▶ _GIVEN PROBLEM_
Quote the part of the Cambridgeshire passage between "In this Province" and "West to East.", inclusive.

▶ _PASSAGE GIVEN_
::::::

In this Province there be Parish Churches about 660.


CAMBRIDGE-SHIRE, called in the English-Saxon Grentbrig-scyre , lyeth more inward and stretched out in length Northward. On the East it butteth upon Norfolke and Suffolk, on the South upon the East-Saxons or Essex and Hertfordshire, on the West upon Bedford and Huntingdon shires, and Northward upon Lincolnshire, being divided into two partes by the river Ouse, which crosseth overthwart from West to East.

2. The lower and South-part is better manured and not altogether levell, for the most part or all of it rather (save onely where it bringeth forth saffron) is layd out into cornefields, and yeeldeth plentifully the best barly; of which steeped in water and lying wet therein untill it spurt againe, then, after the said sprout is full come, dried and parched over a kill [kiln], they make store of mault. By venting and sending out whereof into the neighbour countries, the inhabitants raise verie great gaine. The farther and Northren part, because it is fennish ground by reason of the many flouds that the rivers cause, and so dispersed into Islands, is called The Isle of Ely, a tract passing greene, fresh and gay by reason of most plenteous pastures, howbeit after a sort hollow, by occasion of the water that in some places secretly entreth in; yea and otherwhile when it overfloweth surroundeth the most part of it.

::::::

▶ _RECORDED DATA_

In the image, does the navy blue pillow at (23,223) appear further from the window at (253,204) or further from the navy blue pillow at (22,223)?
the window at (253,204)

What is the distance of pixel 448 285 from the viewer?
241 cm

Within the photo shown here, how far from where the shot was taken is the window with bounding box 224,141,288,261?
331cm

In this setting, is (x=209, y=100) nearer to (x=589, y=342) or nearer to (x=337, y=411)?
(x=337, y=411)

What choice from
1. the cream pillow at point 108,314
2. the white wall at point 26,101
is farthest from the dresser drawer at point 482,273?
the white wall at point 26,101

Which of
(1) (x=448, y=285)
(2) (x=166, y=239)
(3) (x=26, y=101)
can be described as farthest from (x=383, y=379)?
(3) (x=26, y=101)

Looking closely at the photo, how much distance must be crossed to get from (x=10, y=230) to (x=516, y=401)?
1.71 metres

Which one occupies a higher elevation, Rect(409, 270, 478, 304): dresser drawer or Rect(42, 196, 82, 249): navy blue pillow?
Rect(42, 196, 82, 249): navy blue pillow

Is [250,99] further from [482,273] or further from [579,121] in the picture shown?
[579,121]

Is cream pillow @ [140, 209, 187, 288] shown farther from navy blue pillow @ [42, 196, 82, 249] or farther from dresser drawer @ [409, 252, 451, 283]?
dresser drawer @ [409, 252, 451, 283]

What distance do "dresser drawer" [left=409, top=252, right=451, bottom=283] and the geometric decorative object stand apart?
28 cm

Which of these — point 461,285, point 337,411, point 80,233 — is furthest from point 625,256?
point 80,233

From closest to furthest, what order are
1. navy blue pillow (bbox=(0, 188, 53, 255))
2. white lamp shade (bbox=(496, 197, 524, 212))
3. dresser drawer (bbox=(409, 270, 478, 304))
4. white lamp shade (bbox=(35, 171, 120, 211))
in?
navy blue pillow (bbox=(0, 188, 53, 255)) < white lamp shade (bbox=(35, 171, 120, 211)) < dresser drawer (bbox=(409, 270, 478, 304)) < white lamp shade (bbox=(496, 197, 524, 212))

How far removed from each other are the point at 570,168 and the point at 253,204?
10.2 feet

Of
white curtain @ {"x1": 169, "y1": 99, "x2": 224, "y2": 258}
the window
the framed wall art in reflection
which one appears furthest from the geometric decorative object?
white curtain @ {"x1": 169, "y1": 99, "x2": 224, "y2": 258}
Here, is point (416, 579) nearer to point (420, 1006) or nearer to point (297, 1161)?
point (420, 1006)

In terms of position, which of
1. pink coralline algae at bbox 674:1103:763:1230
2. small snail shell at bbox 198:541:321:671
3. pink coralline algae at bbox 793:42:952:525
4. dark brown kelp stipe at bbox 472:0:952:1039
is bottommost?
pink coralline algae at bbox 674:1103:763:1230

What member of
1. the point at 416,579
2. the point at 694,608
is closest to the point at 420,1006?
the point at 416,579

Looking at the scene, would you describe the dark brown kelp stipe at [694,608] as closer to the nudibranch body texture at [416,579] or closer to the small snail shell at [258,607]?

::::::

▶ _SOLUTION TO THIS PROBLEM_
In this Province there be Parish Churches about 660.


CAMBRIDGE-SHIRE, called in the English-Saxon Grentbrig-scyre , lyeth more inward and stretched out in length Northward. On the East it butteth upon Norfolke and Suffolk, on the South upon the East-Saxons or Essex and Hertfordshire, on the West upon Bedford and Huntingdon shires, and Northward upon Lincolnshire, being divided into two partes by the river Ouse, which crosseth overthwart from West to East.